Romans began to pay great attention to maritime affairs; they maintained navies in the two seas of Italy; and when the ships were not employed in war, they were sent to make surveys of the coasts. The increasing importance of navigation appears manifest, from the repeated representations of war-galleys on the Roman coins; these do not occur before the first Punic war, but after that period we find them becoming very common.

The struggle between the rival republics had lasted about eight years, when the Romans, following the example of the Syracusan Agathocles, resolved to invade Africa, knowing that the native tribes of that continent were weary of the tyranny and rapacity of Carthage. An armament of three hundred and thirty ships was prepared for this great enterprise, and entrusted to the command of the consuls Regulus and Manlius (B. c. 255). A third sea-fight was a necessary preliminary to this invasion; the Carthaginians were once more defeated; sixty-four of their galleys were taken, and thirty destroyed. The victorious fleet pursued its voyage: Regulus effected a landing without loss, and took the city of Clypea by storm. Soon after, he defeated the Carthaginian army in a general engagement, and seized the city of Tunis. In great terror, the Carthaginians sought for peace; but the terms demanded by Regulus were so harsh, that they resolved, at all hazards, to continue the war, and were confirmed in their determination by the arrival of a body of mercenary troops from Greece under the command of Xanthippus, a Spartan general of high reputation. To this foreigner the Carthaginians entrusted the command of their army: he eagerly sought an opportunity of bringing the enemy to an engagement: the Romans did not decline his challenge, but they found that one man was sufficient to change the fortune of the war. Xanthippus won a complete victory; the greater part of the Romans were taken prisoners or cut to pieces, two thousand alone escaping to the city of Clypea; Regulus himself was among the captives.

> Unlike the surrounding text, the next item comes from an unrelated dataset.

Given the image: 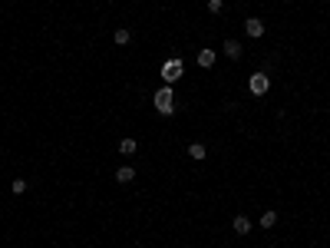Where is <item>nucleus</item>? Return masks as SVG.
<instances>
[{"label": "nucleus", "mask_w": 330, "mask_h": 248, "mask_svg": "<svg viewBox=\"0 0 330 248\" xmlns=\"http://www.w3.org/2000/svg\"><path fill=\"white\" fill-rule=\"evenodd\" d=\"M119 152H122V156H135V152H139V143H135V139H122V143H119Z\"/></svg>", "instance_id": "8"}, {"label": "nucleus", "mask_w": 330, "mask_h": 248, "mask_svg": "<svg viewBox=\"0 0 330 248\" xmlns=\"http://www.w3.org/2000/svg\"><path fill=\"white\" fill-rule=\"evenodd\" d=\"M274 225H277V212L271 208V212H264V215H261V228H274Z\"/></svg>", "instance_id": "11"}, {"label": "nucleus", "mask_w": 330, "mask_h": 248, "mask_svg": "<svg viewBox=\"0 0 330 248\" xmlns=\"http://www.w3.org/2000/svg\"><path fill=\"white\" fill-rule=\"evenodd\" d=\"M225 53H228L231 60H241V43H238V40H225Z\"/></svg>", "instance_id": "9"}, {"label": "nucleus", "mask_w": 330, "mask_h": 248, "mask_svg": "<svg viewBox=\"0 0 330 248\" xmlns=\"http://www.w3.org/2000/svg\"><path fill=\"white\" fill-rule=\"evenodd\" d=\"M244 30H248V37H251V40H258V37H264V24H261L258 17H251V20H244Z\"/></svg>", "instance_id": "4"}, {"label": "nucleus", "mask_w": 330, "mask_h": 248, "mask_svg": "<svg viewBox=\"0 0 330 248\" xmlns=\"http://www.w3.org/2000/svg\"><path fill=\"white\" fill-rule=\"evenodd\" d=\"M231 228H235L238 235H248V232H251V222H248L244 215H235V222H231Z\"/></svg>", "instance_id": "6"}, {"label": "nucleus", "mask_w": 330, "mask_h": 248, "mask_svg": "<svg viewBox=\"0 0 330 248\" xmlns=\"http://www.w3.org/2000/svg\"><path fill=\"white\" fill-rule=\"evenodd\" d=\"M112 40H116L119 47H126V43L132 40V33H129V30H116V37H112Z\"/></svg>", "instance_id": "12"}, {"label": "nucleus", "mask_w": 330, "mask_h": 248, "mask_svg": "<svg viewBox=\"0 0 330 248\" xmlns=\"http://www.w3.org/2000/svg\"><path fill=\"white\" fill-rule=\"evenodd\" d=\"M248 89H251V96H264L267 89H271V76H267V73H251Z\"/></svg>", "instance_id": "3"}, {"label": "nucleus", "mask_w": 330, "mask_h": 248, "mask_svg": "<svg viewBox=\"0 0 330 248\" xmlns=\"http://www.w3.org/2000/svg\"><path fill=\"white\" fill-rule=\"evenodd\" d=\"M198 66H215V50H198Z\"/></svg>", "instance_id": "7"}, {"label": "nucleus", "mask_w": 330, "mask_h": 248, "mask_svg": "<svg viewBox=\"0 0 330 248\" xmlns=\"http://www.w3.org/2000/svg\"><path fill=\"white\" fill-rule=\"evenodd\" d=\"M162 80H165V86H172V83L182 80V60L179 56H172V60L162 63Z\"/></svg>", "instance_id": "2"}, {"label": "nucleus", "mask_w": 330, "mask_h": 248, "mask_svg": "<svg viewBox=\"0 0 330 248\" xmlns=\"http://www.w3.org/2000/svg\"><path fill=\"white\" fill-rule=\"evenodd\" d=\"M189 156H192V159H195V162H202L205 156H208V149H205L202 143H192V146H189Z\"/></svg>", "instance_id": "10"}, {"label": "nucleus", "mask_w": 330, "mask_h": 248, "mask_svg": "<svg viewBox=\"0 0 330 248\" xmlns=\"http://www.w3.org/2000/svg\"><path fill=\"white\" fill-rule=\"evenodd\" d=\"M152 103H155V109L162 112V116H172V112H175V93H172V86H162L155 96H152Z\"/></svg>", "instance_id": "1"}, {"label": "nucleus", "mask_w": 330, "mask_h": 248, "mask_svg": "<svg viewBox=\"0 0 330 248\" xmlns=\"http://www.w3.org/2000/svg\"><path fill=\"white\" fill-rule=\"evenodd\" d=\"M10 189H14L17 195H20V192H27V179H14V185H10Z\"/></svg>", "instance_id": "13"}, {"label": "nucleus", "mask_w": 330, "mask_h": 248, "mask_svg": "<svg viewBox=\"0 0 330 248\" xmlns=\"http://www.w3.org/2000/svg\"><path fill=\"white\" fill-rule=\"evenodd\" d=\"M132 179H135V169H132V166H119V169H116V182H119V185H129Z\"/></svg>", "instance_id": "5"}, {"label": "nucleus", "mask_w": 330, "mask_h": 248, "mask_svg": "<svg viewBox=\"0 0 330 248\" xmlns=\"http://www.w3.org/2000/svg\"><path fill=\"white\" fill-rule=\"evenodd\" d=\"M208 10H212V14H221V10H225V0H208Z\"/></svg>", "instance_id": "14"}]
</instances>
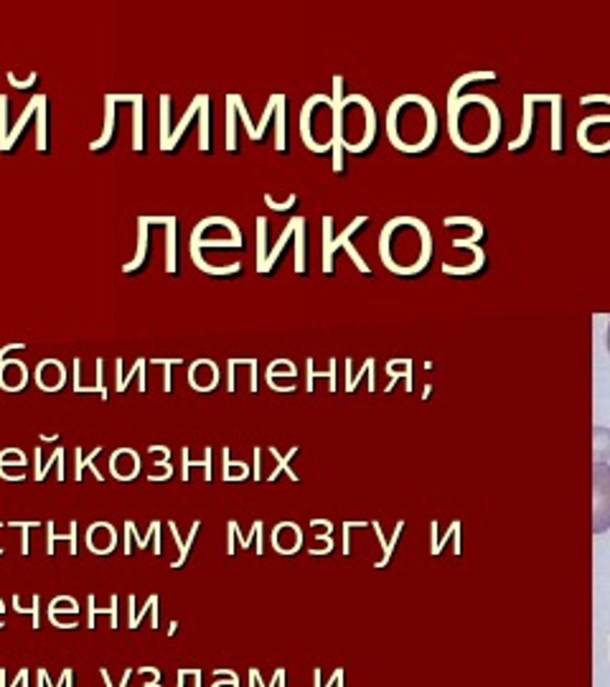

The Spartan general, after this brilliant exploit, returned

home. A Roman fleet was sent to bring off the garrison of Clypea, and gained on the voyage a great victory over the Carthaginians; but on the return of the ships, three hundred and twenty of them, with all on board, were destroyed by a tempest. A second naval armament suffered a similar fate; and the Romans, disheartened by these repeated misfortunes, abandoned, for a time, the sea to their enemies. But they were in some degree consoled by a second triumph obtained near Panormus, in Sicily, over Asdrubal (B. c. 249), which gave them a decided superiority in the island.

The Carthaginians daunted by this misfortune, took Regulus from his dungeon to go as their ambassador to Rome, trusting that, weary of a long captivity, he would urge the senate to grant favourable terms of peace. Regulus, however, persuaded his countrymen to continue the war, assuring them that the resources of Carthage were exhausted. It is generally stated, that the patriotic general, after his return to Africa, was tortured to death by the disappointed Carthaginians. On the other hand, there is reason to believe that he died a natural death, and that the tale of his savage murder was invented to excuse the cruelty with which his family treated their Carthaginian captives.